Friday, September 19, 2014

Comparing Planck's noise and dust to BICEP2

In case anyone reading this doesn't recall, back in March an experiment known as BICEP2 made a detection of something known as B-mode polarisation in the cosmic microwave background (CMB). This was big news, mostly because this B-mode polarisation signal would be a characteristic signal of primordial gravitational waves. The detection of the effects of primordial gravitational waves would itself be a wonderful discovery, but this potential discovery went even further in the wonderfulness because the likely origin of primordial gravitational waves would be a process known as inflation which is postulated to have occurred in the very, very early universe.

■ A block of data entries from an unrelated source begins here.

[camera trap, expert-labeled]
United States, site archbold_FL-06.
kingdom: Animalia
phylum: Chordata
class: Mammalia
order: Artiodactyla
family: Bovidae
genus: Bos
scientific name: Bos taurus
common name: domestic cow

The B-mode polarisation in the CMB as seen by BICEP2. Seen here for the first time in blog format without the arrows. Is it dust, or is it ripples in space-time? Don't let Occam's razor decide!

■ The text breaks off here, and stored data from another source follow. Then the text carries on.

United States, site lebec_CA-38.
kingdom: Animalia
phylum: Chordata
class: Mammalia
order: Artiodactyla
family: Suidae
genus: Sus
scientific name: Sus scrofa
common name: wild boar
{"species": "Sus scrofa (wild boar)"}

I said at the time, and would stand by this now, that if BICEP2 has detected the effects of primordial gravitational waves, then this would be the greatest discovery of the 21st century.

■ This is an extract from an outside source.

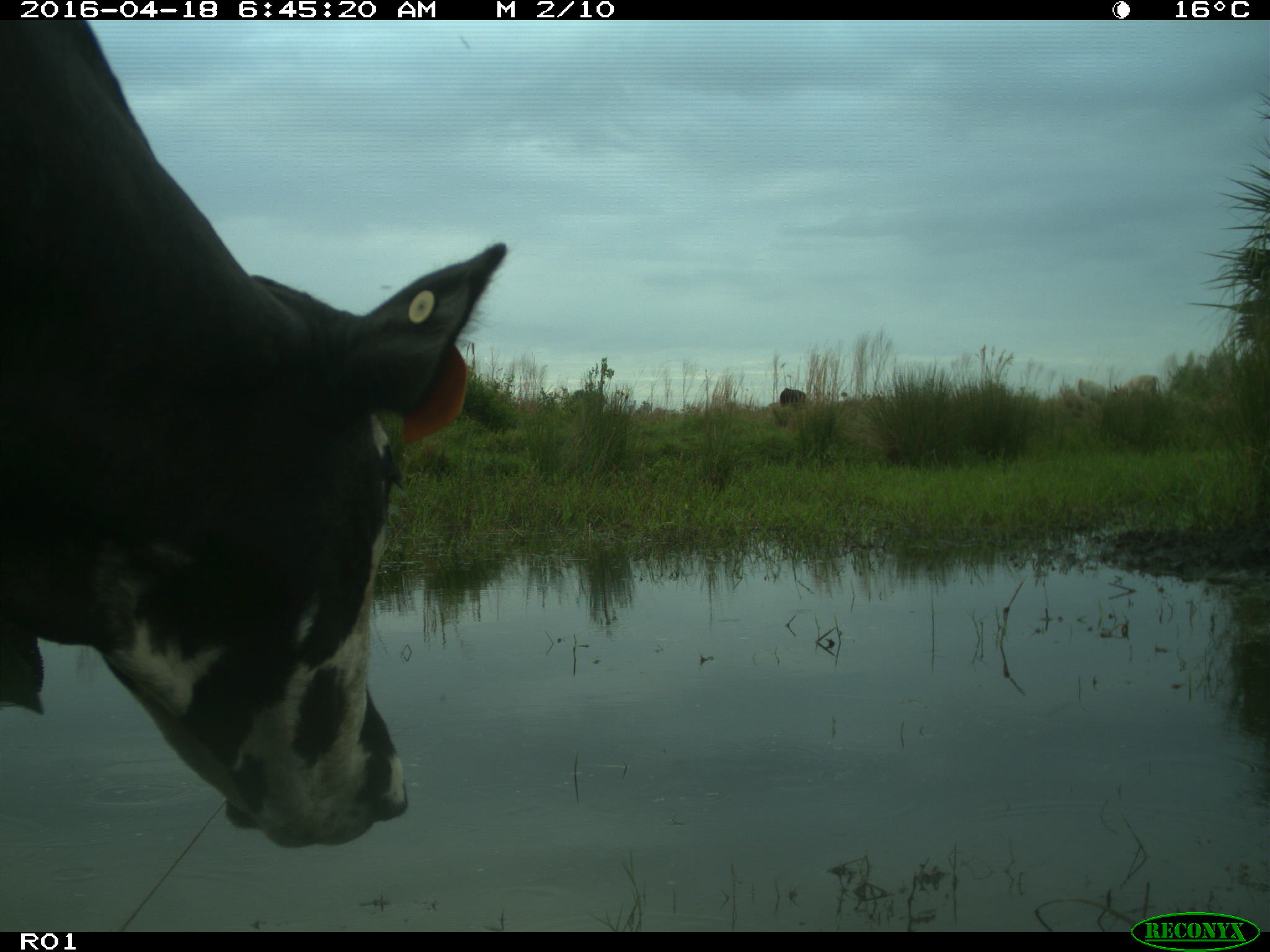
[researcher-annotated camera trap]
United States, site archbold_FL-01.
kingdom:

However, about a month after BICEP2's big announcement a large crack developed in the hope that they had detected the effects of primordial gravitational waves and obtained strong evidence for inflation. The problem is that light scattering of dust in the Milky Way Galaxy can also produce this B-mode polarisation signal. Of course BICEP2 knew this and had estimated the amplitude of such a signal and found it to be much too small to explain their signal. The crack was that it seemed they had potentially under-estimated this signal. Or, more precisely, it was unclear how big the signal actually is. It might be as big as the BICEP2 signal, or it might be smaller.

Either way, the situation a few months ago was that the argument BICEP2 made for why this dust signal should be small was no longer convincing and more evidence was needed to determine whether the signal was due to dust, or primordial stuff.